--- 本文抜粋 ---
* * * * * * *

2018年7月27日号 Vol.330

表面なるものの内側
棄てられていくものに光当てる
アーティスト 宮森敬子

シェークスピア
樹拓を手に取る宮森敬子さん (Photo: Julie Lemberger)

シェークスピア
(左)『つなぐ壁』のディテール(右)ツリーラビングで樹拓をとる


表現とは何か?そんな根源的な問いを絶えず自らに発し、その答えを求め続けるブルックリン在住のアーティスト・宮森敬子(みやもり・けいこ)さん、そのプロセスそのものが彼女の仕事なのだと筆者は感じている。初期の個展「否定の否定」から、「表面なるもの」(2015年)を通過して、現在もなお、「いのち、とは何か?」という壮大なテーマに向き合う。
表面へのこだわりがそれだ。皮膚であれ樹皮であれ、生と死のそのもどかしい境界線に光を当て、表現することが独自の視点といえる。剥がれ落ち朽ち果てていくものを捕捉することで内側に厳然と在る「いのちの連綿」を際立たせようとしている。

大学時代は日本画を専攻し、大学院卒業の年に現代絵画に与えられる「三木多聞賞」を受賞。さらにその後、文化庁在外研修員としてペンシルバニア大学に一年間在籍。いったん日本に帰国した後、2000年に再びフィラデルフィアに戻りスタジオを構え本格的に制作を開始する。作品は絵画、彫刻からインスタレーションに及び、現在は日本とアメリカを基盤に積極的な制作活動を続けている。

* * * * * * *

--- 提供データ ---
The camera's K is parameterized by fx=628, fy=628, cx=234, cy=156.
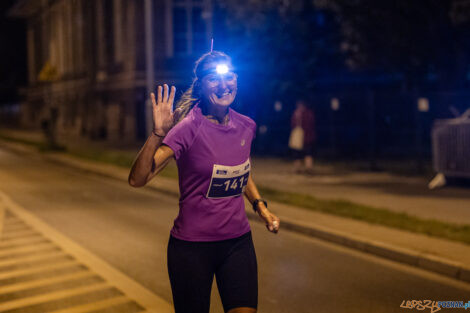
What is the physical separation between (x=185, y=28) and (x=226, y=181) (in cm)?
3033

* * * * * * *

--- 課題一覧 ---
a. 宮森敬子さんの紹介文によると、次の各問いの答えは何ですか?
(i) 大学時代に専攻したのは何か?
(ii) 2000年に再び戻ってスタジオを構えた都市はどこか?
(iii) 初期の個展の名前は何か?
b. 次の各記述は宮森敬子さんの紹介文と合っていますか?それぞれ「はい」か「いいえ」で答え、根拠となる本文の語句をそのまま引用してください。
(i) 宮森さんはブルックリンに住んでいる。
(ii) 宮森さんは文化庁在外研修員としてペンシルバニア大学に二年間在籍した。
(iii) 「三木多聞賞」を受賞したのは大学院に入学した年である。

--- 解答一覧 ---
a.
(i) 日本画
(ii) フィラデルフィア
(iii) 「否定の否定」

b.
(i) はい:「ブルックリン在住のアーティスト」
(ii) いいえ:「ペンシルバニア大学に一年間在籍」
(iii) いいえ:「大学院卒業の年に現代絵画に与えられる「三木多聞賞」を受賞」